ITS Advisory Number: 
2015-147
Date(s) Issued: 
Tuesday, December 8, 2015
Subject: 
Vulnerability in Microsoft Graphics Component Could Allow Remote Code Execution (MS15-128)
Overview: 

Vulnerabilities have been identified within a Microsoft Graphics component that affects Microsoft Windows, .NET Framework, Microsoft Office, Skype for Business, Microsoft Lync, and Silverlight. Microsoft Windows is a family of operating systems. Microsoft Office is a suite of applications, servers and services for both Microsoft Windows and OS X. Skype is an application that specializes in providing video chat and voice calls. Microsoft Lync is an instant messaging client that replaced Windows Messenger and Silverlight is application framework for writing and running rich Internet applications. The vulnerabilities could allow remote code execution if a user opens a specially crafted document or visits a webpage that contains specially crafted embedded fonts. Successful exploitation of these vulnerabilities could result in an attacker gaining the same privileges as the logged on user. Depending on the privileges associated with the user, an attacker could then install programs; view, change, or delete data; or create new accounts with full user rights.

Systems Affected: 
  • Microsoft Windows Server 2008, Server 2008 R2
  • Microsoft Windows Server 2012, Server 2012 R2
  • Microsoft Windows Vista SP2
  • Microsoft Windows 7
  • Microsoft Windows 8 and 8.1
  • Microsoft Windows 10
  • Windows RT and Windows RT 8.1
  • Microsoft Office 2007
  • Microsoft Office 2010
  • Skype for Business 2016
  • Microsoft Lync 2013
  • Microsoft Lync 2010
RISK
GOVERNMENT
Large and medium government entities: 
High
Small government entities: 
High
BUSINESS
Large and medium business entities: 
High
Small business entities: 
High
Home Users: 
High
Description: 

Multiple remote code execution vulnerabilities exist when the Windows font library improperly handles specially crafted embedded fonts. An attacker who successfully exploited these vulnerabilities could install programs; view, change, or delete data; or create new accounts with full user rights.

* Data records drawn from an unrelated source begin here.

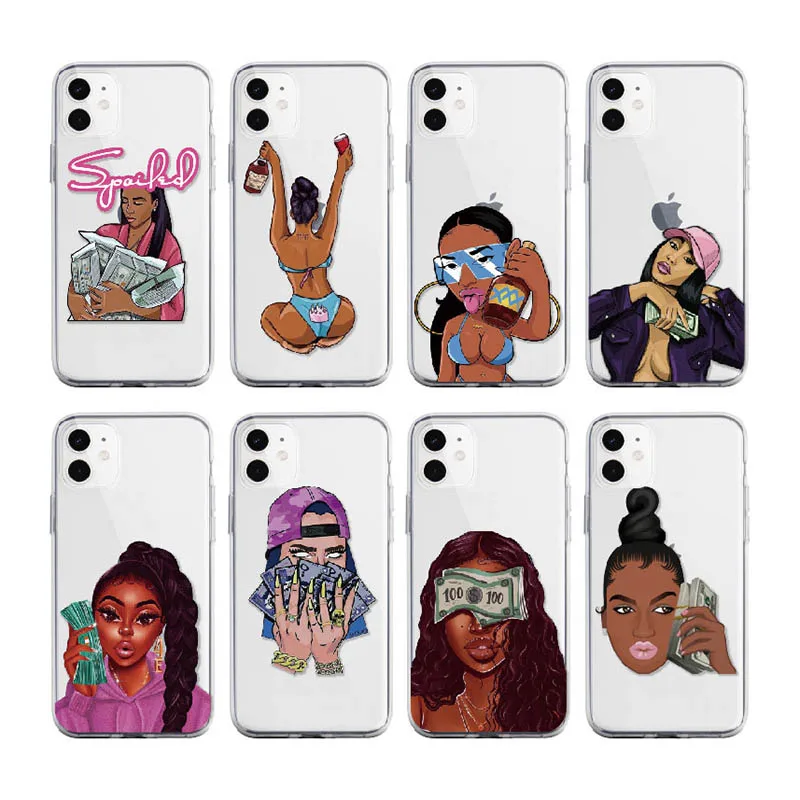 Melanin Poppin Black Woman Make Money Cover for iphone 11 12 7 8 Plus XR XS max TPU cases Black Girl Phone Case, Transparent
Melanin Poppin Black Woman Make Money Cover for iphone 11 12 7 8 Plus XR XS max TPU cases Black Girl Phone Case, Transparent
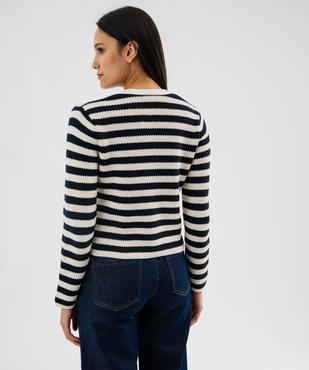 Gilet rayé à fermeture croisée esprit marin femme vue3 - GEMO 4G FEMME - GEMO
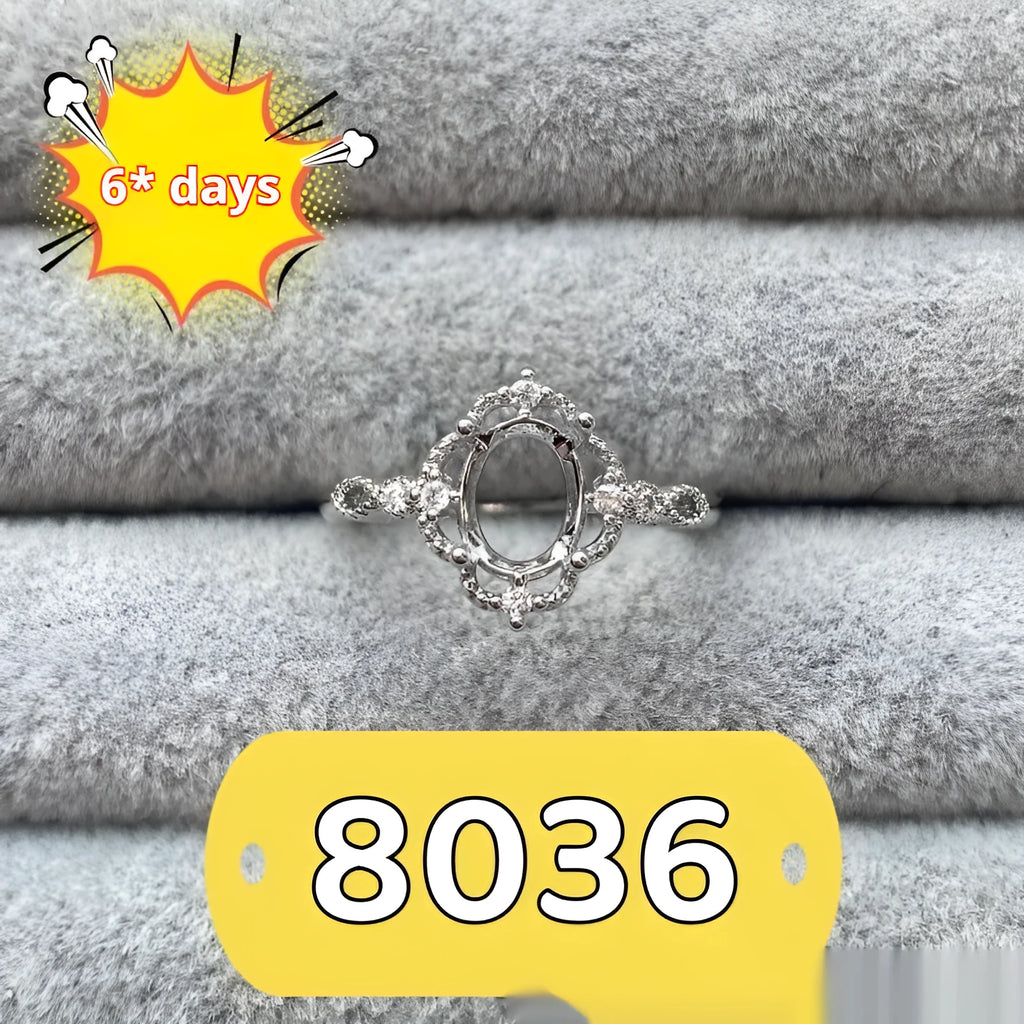 Oval denier ring with open mouth design, 6x8 main stone, and five-pointed star motif in electroplated copper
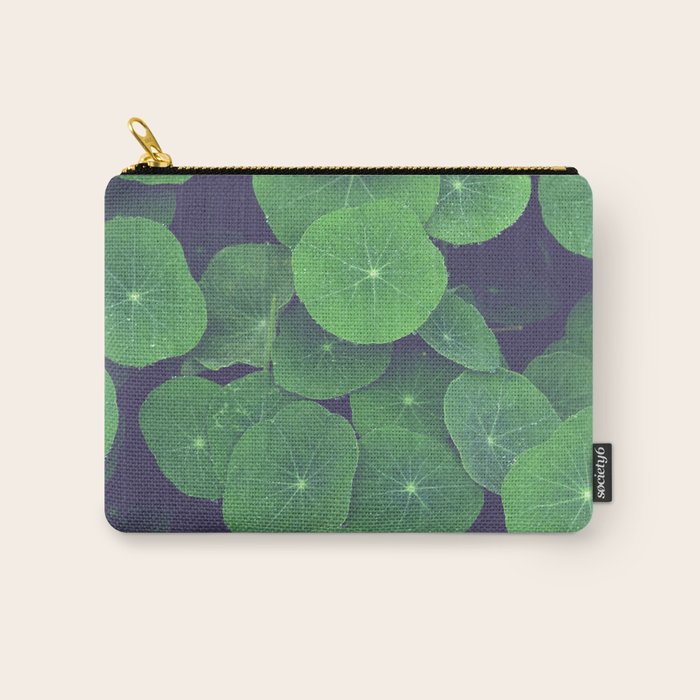Nasturtium Leaves - botanical leaf plant photograph Carry All Pouch Gallery Image 1
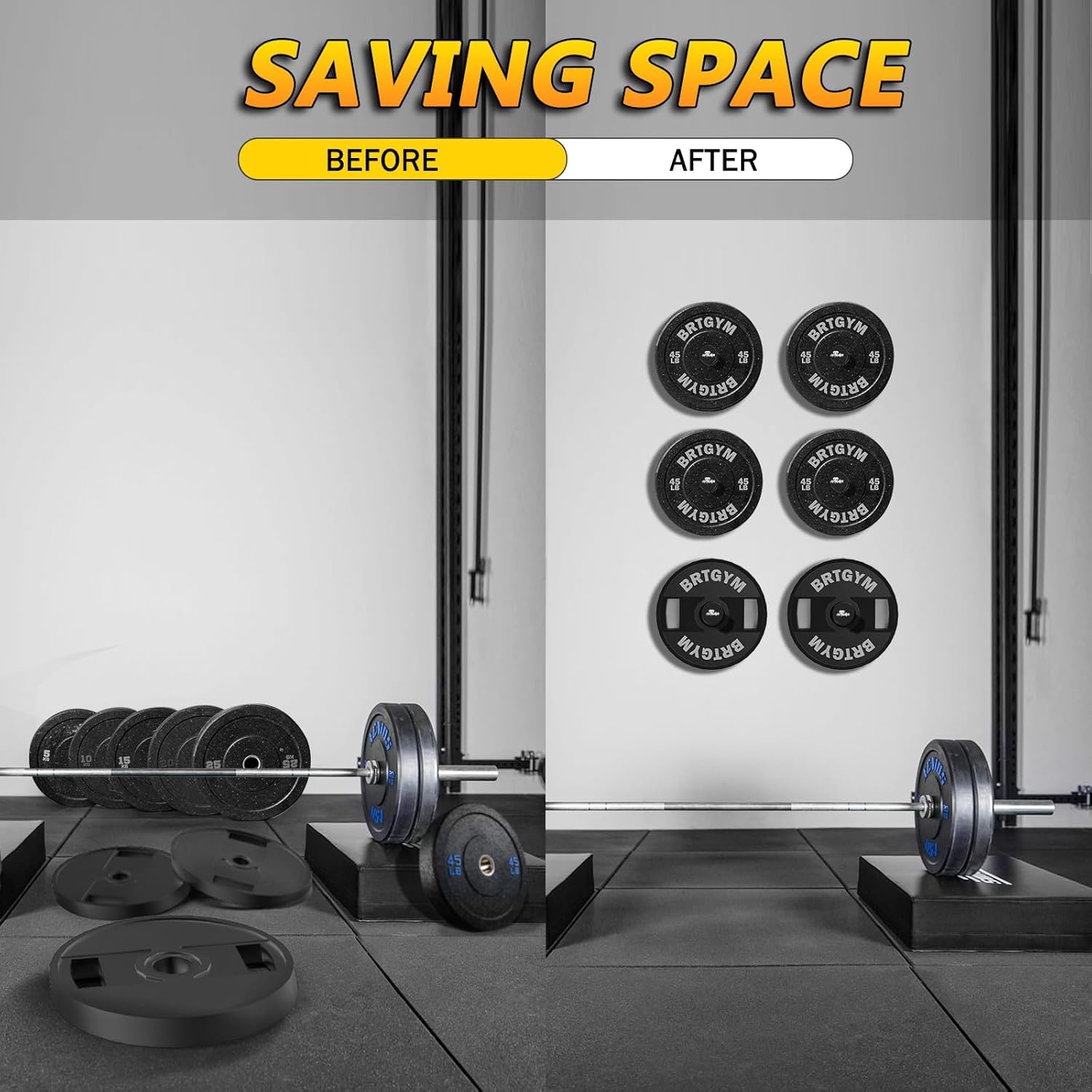 Wall Mount Barbell Holder & Weight Plate Holder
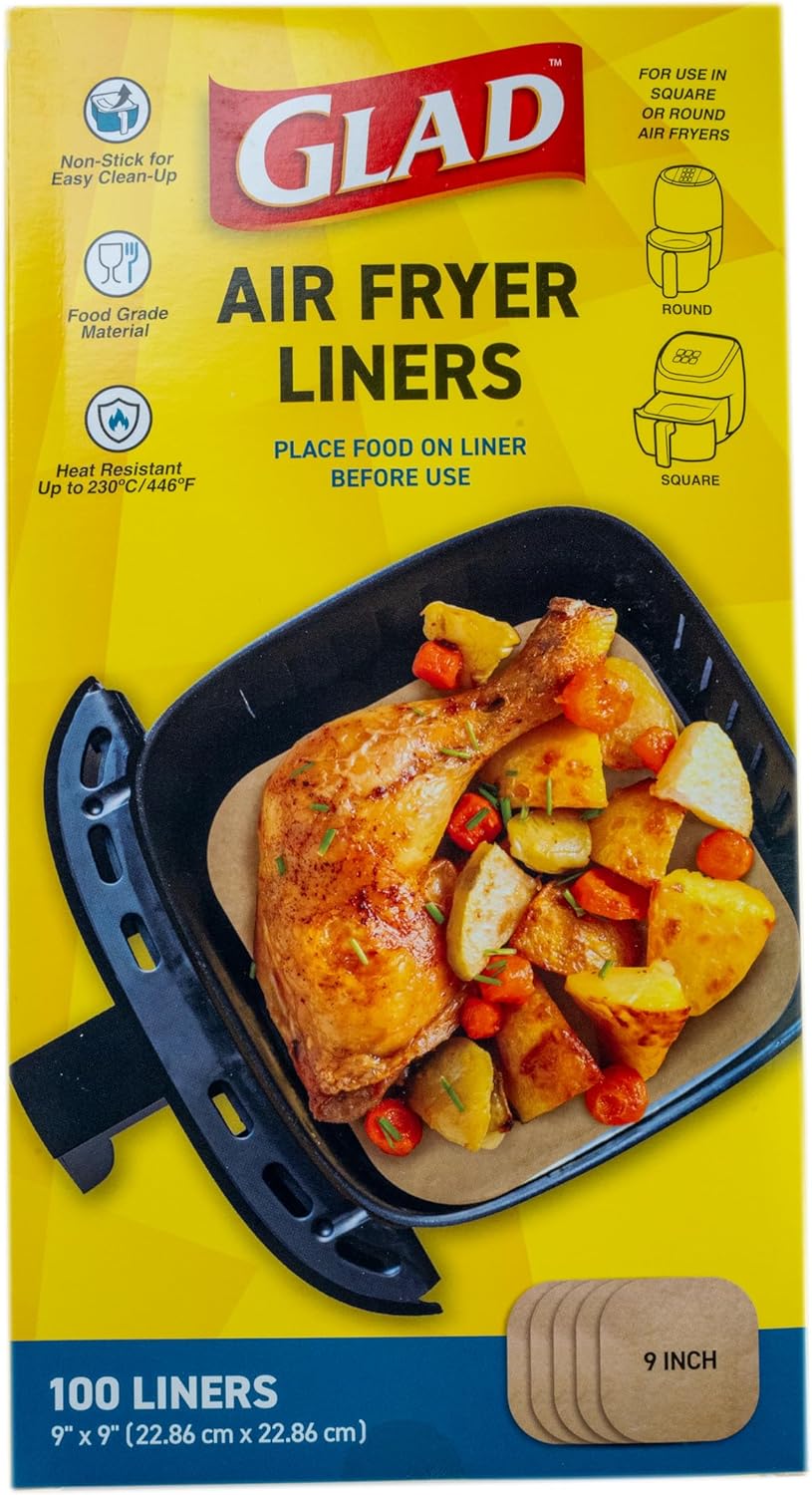 Glad Air Fryer Liners - Nonstick, Heat Resistant - 100 ct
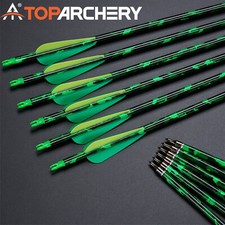 30" Hunting Arrows Archery Carbon Arrows Spine 500 for Compound Recurve Bow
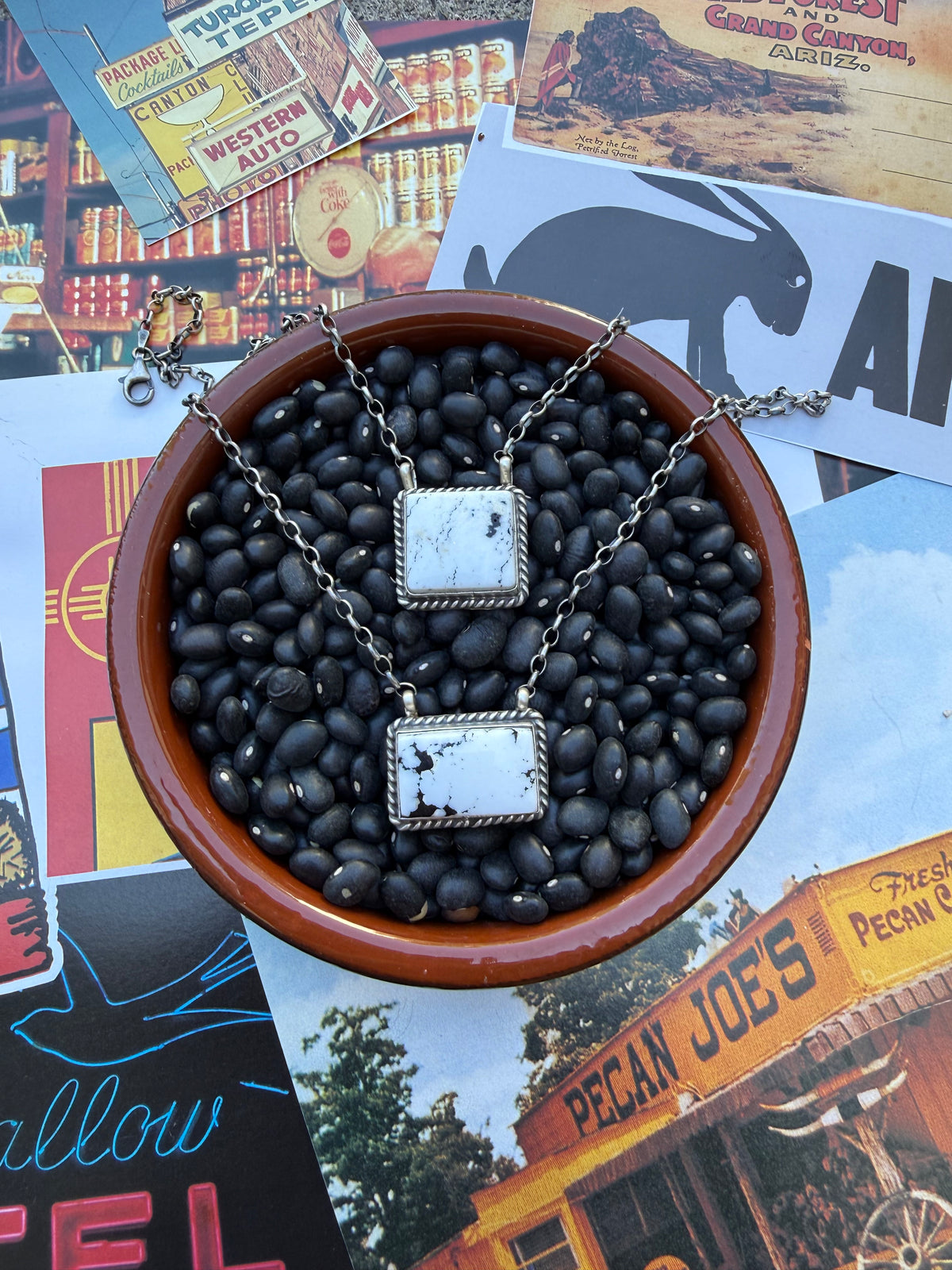 White Buffalo Rectangle Necklace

There are multiple ways an attacker could exploit the vulnerabilities, such as by convincing a user to open a specially crafted document, or by convincing a user to visit an untrusted webpage that contains embedded fonts. Successful exploitation of these vulnerabilities could result in an attacker gaining the same privileges as the logged on user. Depending on the privileges associated with the user, an attacker could then install programs; view, change, or delete data; or create new accounts with full user rights.

Actions: 
  • After appropriate testing, apply appropriate patches provided by Microsoft to vulnerable systems.
  • Remind users not to visit un-trusted websites or follow links provided by unknown or un-trusted sources.
  • Remind users not to open e-mail attachments from unknown users or suspicious e-mails from trusted sources.
  • Run all software as a non-privileged user (one without administrative privileges) to diminish the effects of a successful attack.